The further to the left or the right you move, the more your lens on life distorts.

Saturday, July 14, 2007

One Woman's War

A relatively obscure online journal, The Middle East Quarterly, [hat tip, The Belmont Club] recently published an article by Shannen Rossmiller, a mother of three children, ex-municipal court judge, and now, a civil litigation specialist with the Montana attorney general's office. It’s a story that in any other context would get her interviewed by Oprah, Diane Sawyer or Matt Lauer. In fact, in a lot of ways, it’s a story that could become a movie (starring Julia Roberts, no doubt). But it won’t, because it's a story of an American woman who decided to fight Islamofascism in her own way, in her own time, and with success – and that’s something that doesn’t seem to interest the MSM.

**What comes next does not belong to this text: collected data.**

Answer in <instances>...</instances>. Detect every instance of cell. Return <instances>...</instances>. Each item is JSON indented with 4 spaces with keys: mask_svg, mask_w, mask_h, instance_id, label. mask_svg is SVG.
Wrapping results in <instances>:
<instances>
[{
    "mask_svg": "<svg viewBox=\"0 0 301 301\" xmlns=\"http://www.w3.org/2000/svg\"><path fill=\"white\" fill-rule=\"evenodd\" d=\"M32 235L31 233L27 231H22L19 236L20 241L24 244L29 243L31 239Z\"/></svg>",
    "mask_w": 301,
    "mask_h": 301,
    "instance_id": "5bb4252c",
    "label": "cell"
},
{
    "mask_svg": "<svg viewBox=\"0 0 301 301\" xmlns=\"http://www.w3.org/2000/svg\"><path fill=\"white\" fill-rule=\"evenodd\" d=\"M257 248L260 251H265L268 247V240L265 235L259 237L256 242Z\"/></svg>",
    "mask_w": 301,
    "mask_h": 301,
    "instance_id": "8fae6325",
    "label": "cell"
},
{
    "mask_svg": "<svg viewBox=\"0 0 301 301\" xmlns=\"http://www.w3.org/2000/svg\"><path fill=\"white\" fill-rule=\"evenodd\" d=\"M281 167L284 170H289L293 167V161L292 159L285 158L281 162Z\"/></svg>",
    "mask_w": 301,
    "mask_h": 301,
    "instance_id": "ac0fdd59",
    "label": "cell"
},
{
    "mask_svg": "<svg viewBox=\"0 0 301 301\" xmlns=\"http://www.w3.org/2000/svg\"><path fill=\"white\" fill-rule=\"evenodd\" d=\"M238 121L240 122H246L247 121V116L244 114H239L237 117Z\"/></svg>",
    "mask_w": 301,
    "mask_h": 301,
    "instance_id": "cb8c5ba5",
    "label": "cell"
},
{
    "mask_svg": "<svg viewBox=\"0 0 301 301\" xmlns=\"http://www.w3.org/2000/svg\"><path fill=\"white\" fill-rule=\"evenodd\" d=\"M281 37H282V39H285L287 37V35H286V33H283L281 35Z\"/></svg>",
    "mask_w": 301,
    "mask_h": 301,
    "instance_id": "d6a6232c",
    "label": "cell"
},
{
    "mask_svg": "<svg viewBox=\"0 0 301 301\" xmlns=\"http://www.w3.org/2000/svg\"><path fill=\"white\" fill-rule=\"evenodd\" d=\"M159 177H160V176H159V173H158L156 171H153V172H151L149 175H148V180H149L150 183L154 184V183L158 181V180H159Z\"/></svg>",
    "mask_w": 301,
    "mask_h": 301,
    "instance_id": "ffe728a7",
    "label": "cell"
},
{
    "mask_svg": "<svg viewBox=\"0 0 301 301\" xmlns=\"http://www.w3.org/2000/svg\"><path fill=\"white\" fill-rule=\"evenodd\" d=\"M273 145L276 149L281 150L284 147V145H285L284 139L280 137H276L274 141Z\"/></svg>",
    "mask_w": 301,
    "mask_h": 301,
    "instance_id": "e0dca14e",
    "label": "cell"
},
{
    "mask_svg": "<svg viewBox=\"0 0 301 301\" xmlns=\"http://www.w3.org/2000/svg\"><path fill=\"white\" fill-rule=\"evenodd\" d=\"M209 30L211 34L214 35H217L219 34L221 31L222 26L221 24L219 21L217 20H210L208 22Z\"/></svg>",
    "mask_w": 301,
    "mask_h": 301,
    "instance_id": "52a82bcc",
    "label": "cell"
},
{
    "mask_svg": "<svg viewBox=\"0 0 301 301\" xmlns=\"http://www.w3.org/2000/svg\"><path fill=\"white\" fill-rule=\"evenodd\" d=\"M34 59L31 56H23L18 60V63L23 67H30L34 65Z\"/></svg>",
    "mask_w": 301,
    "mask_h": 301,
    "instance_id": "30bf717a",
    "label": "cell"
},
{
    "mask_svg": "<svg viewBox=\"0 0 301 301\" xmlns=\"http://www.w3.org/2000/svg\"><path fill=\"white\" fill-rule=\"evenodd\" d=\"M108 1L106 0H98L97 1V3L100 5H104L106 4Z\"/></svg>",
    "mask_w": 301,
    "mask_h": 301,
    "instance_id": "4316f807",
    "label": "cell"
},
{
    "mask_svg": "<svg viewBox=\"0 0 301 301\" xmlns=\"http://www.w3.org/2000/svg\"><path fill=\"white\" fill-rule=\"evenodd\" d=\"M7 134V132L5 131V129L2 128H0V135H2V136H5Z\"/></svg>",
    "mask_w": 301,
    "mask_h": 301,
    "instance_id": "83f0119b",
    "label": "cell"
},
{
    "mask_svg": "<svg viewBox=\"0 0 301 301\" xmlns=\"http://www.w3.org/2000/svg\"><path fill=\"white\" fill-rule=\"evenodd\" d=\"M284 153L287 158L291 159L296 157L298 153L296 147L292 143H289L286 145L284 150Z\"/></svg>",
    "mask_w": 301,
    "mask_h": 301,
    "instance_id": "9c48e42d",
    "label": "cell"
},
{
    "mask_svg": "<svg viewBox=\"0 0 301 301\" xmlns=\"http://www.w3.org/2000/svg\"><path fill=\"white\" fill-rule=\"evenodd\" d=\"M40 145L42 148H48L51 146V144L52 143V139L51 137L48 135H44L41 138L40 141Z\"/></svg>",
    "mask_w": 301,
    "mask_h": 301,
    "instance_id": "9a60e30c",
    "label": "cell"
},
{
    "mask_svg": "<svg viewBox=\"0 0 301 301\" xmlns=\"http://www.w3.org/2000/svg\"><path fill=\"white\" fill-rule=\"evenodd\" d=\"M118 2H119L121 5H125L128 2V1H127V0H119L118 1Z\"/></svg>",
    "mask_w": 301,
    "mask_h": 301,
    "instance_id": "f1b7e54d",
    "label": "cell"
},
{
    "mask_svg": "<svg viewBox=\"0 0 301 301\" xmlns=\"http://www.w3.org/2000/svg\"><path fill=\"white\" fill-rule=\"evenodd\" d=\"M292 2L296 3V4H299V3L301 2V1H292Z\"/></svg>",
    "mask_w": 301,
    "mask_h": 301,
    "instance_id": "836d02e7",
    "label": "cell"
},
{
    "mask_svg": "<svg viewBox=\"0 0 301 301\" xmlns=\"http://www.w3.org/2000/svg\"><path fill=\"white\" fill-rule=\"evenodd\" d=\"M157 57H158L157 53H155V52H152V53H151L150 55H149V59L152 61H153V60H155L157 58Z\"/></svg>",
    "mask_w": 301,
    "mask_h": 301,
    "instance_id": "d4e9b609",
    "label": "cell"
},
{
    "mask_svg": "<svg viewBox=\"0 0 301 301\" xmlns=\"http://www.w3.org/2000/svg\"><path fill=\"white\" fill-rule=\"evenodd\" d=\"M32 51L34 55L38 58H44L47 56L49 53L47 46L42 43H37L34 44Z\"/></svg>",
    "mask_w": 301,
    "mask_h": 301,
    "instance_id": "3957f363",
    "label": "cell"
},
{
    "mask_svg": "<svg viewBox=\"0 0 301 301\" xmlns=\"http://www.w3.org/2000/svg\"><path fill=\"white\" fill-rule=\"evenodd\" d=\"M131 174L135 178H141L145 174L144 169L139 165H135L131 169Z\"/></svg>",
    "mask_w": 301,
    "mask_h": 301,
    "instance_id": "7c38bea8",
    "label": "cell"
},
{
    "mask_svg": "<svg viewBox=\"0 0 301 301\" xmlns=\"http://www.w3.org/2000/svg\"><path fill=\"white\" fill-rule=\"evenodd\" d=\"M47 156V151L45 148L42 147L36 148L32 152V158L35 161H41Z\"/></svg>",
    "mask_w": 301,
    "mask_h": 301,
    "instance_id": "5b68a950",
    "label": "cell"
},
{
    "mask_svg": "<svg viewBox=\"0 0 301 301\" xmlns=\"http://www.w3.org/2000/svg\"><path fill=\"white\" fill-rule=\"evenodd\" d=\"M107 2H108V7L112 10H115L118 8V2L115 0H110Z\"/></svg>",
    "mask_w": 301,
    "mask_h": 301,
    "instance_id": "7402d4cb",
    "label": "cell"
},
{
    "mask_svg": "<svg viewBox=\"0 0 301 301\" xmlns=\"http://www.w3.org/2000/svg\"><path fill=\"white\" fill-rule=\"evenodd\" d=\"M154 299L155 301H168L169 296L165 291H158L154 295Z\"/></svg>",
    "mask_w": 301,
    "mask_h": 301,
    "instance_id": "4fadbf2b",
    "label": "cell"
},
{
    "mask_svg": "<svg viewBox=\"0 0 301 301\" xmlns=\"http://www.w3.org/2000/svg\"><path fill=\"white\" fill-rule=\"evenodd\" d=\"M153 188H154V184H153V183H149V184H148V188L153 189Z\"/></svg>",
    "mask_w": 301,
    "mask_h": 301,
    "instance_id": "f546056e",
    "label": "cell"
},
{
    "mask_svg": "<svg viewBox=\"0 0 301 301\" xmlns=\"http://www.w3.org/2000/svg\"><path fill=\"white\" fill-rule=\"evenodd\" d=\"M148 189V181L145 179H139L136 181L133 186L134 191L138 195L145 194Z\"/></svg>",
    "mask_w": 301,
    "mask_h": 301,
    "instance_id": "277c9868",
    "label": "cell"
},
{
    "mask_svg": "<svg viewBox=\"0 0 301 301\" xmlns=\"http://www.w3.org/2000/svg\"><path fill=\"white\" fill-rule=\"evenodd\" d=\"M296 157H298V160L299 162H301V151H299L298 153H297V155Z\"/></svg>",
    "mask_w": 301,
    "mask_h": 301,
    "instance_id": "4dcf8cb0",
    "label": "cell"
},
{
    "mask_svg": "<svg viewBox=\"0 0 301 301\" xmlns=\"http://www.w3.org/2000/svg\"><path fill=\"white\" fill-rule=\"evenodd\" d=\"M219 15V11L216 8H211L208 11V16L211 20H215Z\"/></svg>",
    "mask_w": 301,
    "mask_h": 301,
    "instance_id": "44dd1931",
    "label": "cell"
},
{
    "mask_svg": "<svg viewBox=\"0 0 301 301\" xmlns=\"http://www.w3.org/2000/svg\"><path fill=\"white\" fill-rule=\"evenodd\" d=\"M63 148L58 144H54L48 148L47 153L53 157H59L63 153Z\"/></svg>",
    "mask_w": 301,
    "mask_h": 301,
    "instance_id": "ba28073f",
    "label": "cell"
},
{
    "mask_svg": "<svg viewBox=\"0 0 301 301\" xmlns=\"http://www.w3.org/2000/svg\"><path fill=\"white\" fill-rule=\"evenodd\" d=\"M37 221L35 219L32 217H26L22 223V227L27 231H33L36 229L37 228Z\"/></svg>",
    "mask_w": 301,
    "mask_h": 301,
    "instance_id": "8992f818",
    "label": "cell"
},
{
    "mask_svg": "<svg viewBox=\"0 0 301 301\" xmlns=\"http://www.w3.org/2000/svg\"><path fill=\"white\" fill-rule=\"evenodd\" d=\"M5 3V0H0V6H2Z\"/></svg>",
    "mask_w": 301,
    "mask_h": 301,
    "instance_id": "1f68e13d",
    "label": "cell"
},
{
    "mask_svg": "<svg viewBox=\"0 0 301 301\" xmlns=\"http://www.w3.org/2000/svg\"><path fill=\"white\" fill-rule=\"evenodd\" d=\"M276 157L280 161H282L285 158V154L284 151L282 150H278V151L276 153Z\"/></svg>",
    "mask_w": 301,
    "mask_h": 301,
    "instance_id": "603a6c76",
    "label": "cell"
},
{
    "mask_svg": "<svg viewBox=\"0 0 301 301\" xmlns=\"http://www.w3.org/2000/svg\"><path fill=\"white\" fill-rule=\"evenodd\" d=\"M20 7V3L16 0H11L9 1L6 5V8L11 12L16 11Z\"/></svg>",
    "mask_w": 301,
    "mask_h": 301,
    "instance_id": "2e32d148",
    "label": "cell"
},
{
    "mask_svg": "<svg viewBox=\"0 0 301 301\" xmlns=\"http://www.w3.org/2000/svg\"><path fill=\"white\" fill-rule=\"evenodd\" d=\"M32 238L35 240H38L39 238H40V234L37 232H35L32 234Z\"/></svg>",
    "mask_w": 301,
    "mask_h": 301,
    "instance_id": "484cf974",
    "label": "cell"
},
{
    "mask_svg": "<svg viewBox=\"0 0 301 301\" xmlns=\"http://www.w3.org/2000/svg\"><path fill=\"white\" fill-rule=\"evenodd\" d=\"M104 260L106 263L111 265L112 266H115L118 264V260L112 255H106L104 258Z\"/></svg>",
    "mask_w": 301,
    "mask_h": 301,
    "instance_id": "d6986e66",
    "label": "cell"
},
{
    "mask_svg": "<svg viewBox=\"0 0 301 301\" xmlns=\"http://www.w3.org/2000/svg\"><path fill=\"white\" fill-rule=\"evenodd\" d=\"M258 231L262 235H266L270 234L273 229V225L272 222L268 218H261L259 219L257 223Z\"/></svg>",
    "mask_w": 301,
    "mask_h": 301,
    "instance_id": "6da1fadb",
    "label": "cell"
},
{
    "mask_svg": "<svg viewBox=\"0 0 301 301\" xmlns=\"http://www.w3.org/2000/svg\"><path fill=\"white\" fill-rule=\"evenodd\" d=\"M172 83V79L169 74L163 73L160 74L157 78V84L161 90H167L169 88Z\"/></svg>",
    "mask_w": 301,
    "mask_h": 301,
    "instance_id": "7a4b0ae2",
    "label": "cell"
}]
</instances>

Rossmiller begins her story:
Before 9-11, I had no experience with the Middle East or the Arabic language. I was a mother of three and a municipal judge in a small town in Montana. But the terrorist attacks affected me deeply. I wondered how it could happen. What kind of people could carry out such an atrocity and why? I began to read vociferously about Islam, terrorism, extremist groups, and Islamist ideology.[1] Some of the books satisfied; many did not.

In November 2001, I saw a news report about how terrorists and their sympathizers communicated on websites and Internet message boards and how limited government agencies were in their ability to monitor these web communications. This news report showed me how extensively Al-Qaeda used the Internet to orchestrate 9-11 and how out of touch our intelligence agencies were regarding this Internet activity. Apparently, there were not procedures in place for tracking communications and activity on the Al-Qaeda websites and Internet forums at the time.

The Internet address named in the news report was "www.alneda.com." I wrote it down and proceeded to see for myself what all the fuss was about. I entered another world when I logged on to that site for the first time. I did not know Arabic, so I clicked away at random, looking at featured pictures depicting such things as dead bodies lying around in the aftermath of a car bombing and other atrocities.

Early in January 2002, I began taking an Arabic language course online for eight weeks from the Cairo-based Arab Academy,[2] which, that autumn, I supplemented with an intensive Arabic course at the State University of New York at Buffalo. As I learned more Arabic, the jihadi websites opened for me. Certain individuals stood out for either their radicalism or the information that they sent. I followed and tracked these individuals and kept notebooks detailing each website and person of interest.

Gradually, as I put to use the knowledge and skills I was developing of the Arabic language, I started posting messages on Internet forums and message boards. However, it was not until I was able to find an Arabic language translator through an online translation service[3] who was willing to assist me with constructing contextually accurate messages that I began to elicit responses from individuals at these Internet sites. As time went on, and through the process of trial and error, I eventually figured out what to say and how to say it to start the process of passing myself off as a jihadist sympathizer.


She proceeds to uncover a plot to sell stolen Stinger (anti-aircraft) missles and unearths an embedded Jihadist sympathizer within a National Guard unit tasked to Iraq. In both cases, her work disrupted dangerous terrorist activities.

Odd, isn’t it, that you haven’t heard about Shannen Rossmiller until now. It’s such a great human interest story –- almost too Hollywood to be real – and yet, it is.

But the MSM—broadcast, print, and film—looks the other way. To get their attention, she’d need to "save the world" from global warming like Al or stop starvation in Africa like Angelina and Brad, or negotiate a peace settlement in Darfur like, well … never mind. All wonderful goals, but very, very big problems that are easy to pontificate about, but extremely difficult to solve. So talk is cheap, and action is, well, just symbolic.

Shannon decided to address a much smaller problem set, one that she had a chance of solving. She took specific actions and got results that helped her country. In her own small way, Shannen Rossmiller is a bigger American hero than Al or Angelina will ever be.